### EXERCISE DETAILS
From the forum excerpt on sddm package queries, output the passage between "Reading installed packages..." and "I get info.", inclusive, copied word for word.

### TEXT EXCERPT
########################################

Using gdm/Gnome here, so sddm is definitely not installed:

bruno@LT_B:~/Downloads> zypper se -iv sddm
Loading repository data...
Reading installed packages...
No matching items found.
bruno@LT_B:~/Downloads> 

Hi everyone,

I discovered why rpm reported no installed package. It was because rpm was run against a downloaded rpm file. If I run against the package name only I get info.

chris@asus-rog:~> rpm -qi --scripts sddm-0.17.0-lp150.8.1.x86_64.rpm
package sddm-0.17.0-lp150.8.1.x86_64.rpm is not installed
chris@asus-rog:~> rpm -qi --scripts sddm
Name        : sddm
Version     : 0.14.0
Release     : 5.1
Architecture: x86_64
Install Date: Wed 14 Mar 2018 04:53:50 PM AWST
Group       : System/GUI/KDE
Size        : 4367555
License     : GPL-2.0+
Signature   : RSA/SHA256, Tue 11 Jul 2017 10:21:15 PM AWST, Key ID b88b2fd43dbdc284
Source RPM  : sddm-0.14.0-5.1.src.rpm
Build Date  : Tue 11 Jul 2017 10:20:55 PM AWST
Build Host  : lamb11
Relocations : (not relocatable)

########################################

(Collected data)
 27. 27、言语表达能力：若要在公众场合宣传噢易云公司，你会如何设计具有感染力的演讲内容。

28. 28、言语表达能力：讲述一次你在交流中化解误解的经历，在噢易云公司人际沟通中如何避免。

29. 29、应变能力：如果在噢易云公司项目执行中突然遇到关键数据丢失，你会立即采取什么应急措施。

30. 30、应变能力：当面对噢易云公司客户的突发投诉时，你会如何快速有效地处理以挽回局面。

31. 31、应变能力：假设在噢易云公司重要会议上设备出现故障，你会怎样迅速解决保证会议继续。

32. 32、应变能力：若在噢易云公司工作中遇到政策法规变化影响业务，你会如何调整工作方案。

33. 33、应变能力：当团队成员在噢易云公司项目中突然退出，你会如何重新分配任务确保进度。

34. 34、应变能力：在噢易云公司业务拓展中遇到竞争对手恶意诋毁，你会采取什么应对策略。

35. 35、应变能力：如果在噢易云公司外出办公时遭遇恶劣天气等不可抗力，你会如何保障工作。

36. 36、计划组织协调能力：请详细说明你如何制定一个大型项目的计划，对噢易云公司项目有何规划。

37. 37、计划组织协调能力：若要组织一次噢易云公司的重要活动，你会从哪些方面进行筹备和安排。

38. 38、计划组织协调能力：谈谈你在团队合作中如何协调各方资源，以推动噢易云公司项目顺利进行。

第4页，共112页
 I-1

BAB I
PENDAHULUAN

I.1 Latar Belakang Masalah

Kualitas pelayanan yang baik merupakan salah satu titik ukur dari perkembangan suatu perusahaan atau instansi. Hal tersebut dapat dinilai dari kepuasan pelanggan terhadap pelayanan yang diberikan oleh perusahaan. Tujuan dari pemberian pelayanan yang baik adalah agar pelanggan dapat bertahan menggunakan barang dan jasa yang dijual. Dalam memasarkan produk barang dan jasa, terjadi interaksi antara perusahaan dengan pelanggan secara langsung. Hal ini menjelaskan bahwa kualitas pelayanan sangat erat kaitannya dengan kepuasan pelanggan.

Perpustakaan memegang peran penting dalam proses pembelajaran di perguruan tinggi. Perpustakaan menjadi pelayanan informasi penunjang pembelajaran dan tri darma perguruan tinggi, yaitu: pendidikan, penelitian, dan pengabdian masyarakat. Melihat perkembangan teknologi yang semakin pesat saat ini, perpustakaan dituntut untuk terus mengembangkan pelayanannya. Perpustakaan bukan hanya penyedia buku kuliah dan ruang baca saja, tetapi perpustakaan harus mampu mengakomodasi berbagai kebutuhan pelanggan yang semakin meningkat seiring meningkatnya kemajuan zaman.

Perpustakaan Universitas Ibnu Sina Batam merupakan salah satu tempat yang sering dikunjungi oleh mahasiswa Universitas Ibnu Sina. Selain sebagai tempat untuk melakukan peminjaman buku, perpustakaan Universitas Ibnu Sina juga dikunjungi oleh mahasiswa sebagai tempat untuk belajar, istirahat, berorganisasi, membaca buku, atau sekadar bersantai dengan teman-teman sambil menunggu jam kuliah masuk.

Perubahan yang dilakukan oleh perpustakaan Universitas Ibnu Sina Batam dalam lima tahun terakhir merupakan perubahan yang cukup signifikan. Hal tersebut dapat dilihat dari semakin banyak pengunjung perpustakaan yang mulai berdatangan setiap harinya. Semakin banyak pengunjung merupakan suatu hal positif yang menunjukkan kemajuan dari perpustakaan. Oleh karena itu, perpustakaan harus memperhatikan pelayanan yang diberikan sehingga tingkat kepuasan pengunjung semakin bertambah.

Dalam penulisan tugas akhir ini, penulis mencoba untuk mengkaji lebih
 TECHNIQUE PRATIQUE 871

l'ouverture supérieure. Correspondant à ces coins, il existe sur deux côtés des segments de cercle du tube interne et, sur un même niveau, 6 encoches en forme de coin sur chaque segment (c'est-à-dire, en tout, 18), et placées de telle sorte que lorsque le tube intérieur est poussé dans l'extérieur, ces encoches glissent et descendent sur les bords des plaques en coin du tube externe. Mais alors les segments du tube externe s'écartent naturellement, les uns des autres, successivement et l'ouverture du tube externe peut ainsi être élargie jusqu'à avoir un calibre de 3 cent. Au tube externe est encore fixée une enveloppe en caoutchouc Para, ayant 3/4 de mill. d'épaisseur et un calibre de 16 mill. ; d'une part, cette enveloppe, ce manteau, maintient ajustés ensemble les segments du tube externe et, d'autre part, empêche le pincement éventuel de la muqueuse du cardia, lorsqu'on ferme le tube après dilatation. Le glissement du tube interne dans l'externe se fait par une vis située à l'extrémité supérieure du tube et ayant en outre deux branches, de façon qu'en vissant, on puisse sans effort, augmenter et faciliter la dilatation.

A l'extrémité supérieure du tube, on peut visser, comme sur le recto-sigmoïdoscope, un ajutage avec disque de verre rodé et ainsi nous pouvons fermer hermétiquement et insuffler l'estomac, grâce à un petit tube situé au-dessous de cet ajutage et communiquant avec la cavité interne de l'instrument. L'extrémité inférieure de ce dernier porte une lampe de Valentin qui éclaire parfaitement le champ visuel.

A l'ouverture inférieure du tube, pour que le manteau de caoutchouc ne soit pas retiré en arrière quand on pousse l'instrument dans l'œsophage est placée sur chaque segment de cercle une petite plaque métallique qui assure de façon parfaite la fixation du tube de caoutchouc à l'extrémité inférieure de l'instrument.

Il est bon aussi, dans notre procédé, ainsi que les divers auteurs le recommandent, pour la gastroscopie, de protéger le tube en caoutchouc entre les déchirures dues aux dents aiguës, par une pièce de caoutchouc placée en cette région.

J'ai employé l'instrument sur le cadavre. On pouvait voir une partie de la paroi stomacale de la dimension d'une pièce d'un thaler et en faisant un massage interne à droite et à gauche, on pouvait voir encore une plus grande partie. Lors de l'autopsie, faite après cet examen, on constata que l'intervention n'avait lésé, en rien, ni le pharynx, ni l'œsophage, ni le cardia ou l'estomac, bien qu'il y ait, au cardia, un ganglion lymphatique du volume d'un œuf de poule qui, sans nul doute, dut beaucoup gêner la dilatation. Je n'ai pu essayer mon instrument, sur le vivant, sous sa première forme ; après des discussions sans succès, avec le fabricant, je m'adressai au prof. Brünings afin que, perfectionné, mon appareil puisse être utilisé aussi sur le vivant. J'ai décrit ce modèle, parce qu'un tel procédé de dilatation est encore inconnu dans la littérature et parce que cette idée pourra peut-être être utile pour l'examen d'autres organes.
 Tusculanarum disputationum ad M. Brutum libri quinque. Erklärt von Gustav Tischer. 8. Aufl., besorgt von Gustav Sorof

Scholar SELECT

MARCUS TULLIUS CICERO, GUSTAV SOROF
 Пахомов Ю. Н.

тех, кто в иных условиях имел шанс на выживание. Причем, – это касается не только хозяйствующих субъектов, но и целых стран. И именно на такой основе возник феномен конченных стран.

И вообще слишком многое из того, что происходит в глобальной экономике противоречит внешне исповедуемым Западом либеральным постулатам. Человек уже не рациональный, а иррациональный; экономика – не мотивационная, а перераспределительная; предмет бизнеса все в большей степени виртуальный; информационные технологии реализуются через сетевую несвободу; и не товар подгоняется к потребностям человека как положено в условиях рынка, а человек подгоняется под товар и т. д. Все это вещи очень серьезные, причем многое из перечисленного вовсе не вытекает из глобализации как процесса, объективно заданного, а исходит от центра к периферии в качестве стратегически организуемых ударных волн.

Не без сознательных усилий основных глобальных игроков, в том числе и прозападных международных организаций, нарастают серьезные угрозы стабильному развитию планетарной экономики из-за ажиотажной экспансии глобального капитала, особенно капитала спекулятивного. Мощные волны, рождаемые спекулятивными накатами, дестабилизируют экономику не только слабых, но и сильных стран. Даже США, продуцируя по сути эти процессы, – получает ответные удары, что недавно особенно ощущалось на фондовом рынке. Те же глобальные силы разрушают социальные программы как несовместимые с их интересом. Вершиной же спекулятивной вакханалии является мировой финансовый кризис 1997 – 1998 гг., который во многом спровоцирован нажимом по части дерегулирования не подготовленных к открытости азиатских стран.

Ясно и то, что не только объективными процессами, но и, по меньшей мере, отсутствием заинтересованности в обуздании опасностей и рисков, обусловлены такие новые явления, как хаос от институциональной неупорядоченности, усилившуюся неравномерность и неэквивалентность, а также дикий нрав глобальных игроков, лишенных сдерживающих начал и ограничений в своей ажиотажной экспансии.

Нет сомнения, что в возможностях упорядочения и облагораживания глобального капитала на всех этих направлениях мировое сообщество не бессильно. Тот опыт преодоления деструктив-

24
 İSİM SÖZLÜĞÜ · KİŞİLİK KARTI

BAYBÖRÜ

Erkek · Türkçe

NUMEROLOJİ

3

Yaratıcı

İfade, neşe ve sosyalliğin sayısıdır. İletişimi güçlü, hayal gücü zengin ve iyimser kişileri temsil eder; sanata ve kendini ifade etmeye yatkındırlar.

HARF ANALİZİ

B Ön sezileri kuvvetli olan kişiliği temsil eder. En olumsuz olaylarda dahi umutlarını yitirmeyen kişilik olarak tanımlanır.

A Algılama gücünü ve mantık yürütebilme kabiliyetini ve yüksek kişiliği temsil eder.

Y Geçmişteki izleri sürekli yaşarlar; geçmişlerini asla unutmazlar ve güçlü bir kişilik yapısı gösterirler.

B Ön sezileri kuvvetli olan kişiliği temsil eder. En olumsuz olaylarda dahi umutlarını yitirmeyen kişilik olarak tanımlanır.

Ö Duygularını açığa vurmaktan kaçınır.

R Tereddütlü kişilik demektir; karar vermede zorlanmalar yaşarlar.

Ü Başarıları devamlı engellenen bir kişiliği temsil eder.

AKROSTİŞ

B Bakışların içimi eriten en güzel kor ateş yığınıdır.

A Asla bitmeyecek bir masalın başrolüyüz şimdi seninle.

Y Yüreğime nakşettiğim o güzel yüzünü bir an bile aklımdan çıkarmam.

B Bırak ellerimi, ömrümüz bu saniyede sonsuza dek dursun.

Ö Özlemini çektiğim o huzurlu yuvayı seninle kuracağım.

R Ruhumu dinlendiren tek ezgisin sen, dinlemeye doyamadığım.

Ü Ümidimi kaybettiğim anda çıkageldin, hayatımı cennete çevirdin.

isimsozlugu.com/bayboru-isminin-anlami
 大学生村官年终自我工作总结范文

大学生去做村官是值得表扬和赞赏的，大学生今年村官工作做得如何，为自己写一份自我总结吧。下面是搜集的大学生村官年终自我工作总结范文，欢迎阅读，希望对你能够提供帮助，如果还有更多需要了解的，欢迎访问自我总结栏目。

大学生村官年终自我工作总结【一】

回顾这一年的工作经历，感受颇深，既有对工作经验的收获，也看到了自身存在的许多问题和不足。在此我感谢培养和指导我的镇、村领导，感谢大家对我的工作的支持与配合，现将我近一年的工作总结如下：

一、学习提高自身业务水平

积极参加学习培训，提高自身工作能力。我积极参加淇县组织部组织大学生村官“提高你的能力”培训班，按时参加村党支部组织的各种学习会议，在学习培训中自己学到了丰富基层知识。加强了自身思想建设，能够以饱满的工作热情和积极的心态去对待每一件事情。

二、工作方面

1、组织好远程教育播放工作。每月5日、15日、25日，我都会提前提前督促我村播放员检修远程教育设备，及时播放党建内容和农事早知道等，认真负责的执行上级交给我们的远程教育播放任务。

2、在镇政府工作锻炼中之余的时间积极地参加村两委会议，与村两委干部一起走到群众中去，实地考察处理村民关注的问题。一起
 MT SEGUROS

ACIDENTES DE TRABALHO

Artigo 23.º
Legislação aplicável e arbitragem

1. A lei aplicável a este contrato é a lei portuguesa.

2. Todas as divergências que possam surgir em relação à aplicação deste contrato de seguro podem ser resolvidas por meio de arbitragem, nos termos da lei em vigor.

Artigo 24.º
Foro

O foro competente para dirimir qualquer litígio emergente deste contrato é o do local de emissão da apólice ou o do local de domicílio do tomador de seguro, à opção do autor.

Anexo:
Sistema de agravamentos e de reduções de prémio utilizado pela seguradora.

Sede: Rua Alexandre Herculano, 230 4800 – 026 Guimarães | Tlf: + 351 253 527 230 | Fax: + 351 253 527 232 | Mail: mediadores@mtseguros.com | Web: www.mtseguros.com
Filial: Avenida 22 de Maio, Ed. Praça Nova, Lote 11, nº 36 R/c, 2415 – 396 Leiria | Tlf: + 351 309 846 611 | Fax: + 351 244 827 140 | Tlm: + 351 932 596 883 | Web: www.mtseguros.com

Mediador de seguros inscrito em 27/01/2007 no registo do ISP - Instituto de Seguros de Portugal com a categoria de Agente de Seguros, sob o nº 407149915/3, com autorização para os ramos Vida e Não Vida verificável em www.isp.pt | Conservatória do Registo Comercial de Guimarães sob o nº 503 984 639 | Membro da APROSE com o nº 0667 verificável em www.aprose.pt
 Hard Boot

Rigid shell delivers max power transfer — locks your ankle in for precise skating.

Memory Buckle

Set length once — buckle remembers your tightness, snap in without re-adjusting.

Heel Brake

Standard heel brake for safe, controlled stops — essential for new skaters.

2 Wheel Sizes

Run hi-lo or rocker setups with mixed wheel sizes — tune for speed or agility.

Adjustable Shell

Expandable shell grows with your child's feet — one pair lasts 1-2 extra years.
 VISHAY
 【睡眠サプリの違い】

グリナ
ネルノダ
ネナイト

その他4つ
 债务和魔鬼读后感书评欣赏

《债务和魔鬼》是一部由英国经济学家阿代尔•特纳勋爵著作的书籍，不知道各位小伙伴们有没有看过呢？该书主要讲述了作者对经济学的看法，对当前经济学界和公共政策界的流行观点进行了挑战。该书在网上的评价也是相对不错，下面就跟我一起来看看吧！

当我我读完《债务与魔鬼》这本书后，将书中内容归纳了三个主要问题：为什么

########################################

### ANSWER BOX
Reading installed packages...
No matching items found.
bruno@LT_B:~/Downloads> 

Hi everyone,

I discovered why rpm reported no installed package. It was because rpm was run against a downloaded rpm file. If I run against the package name only I get info.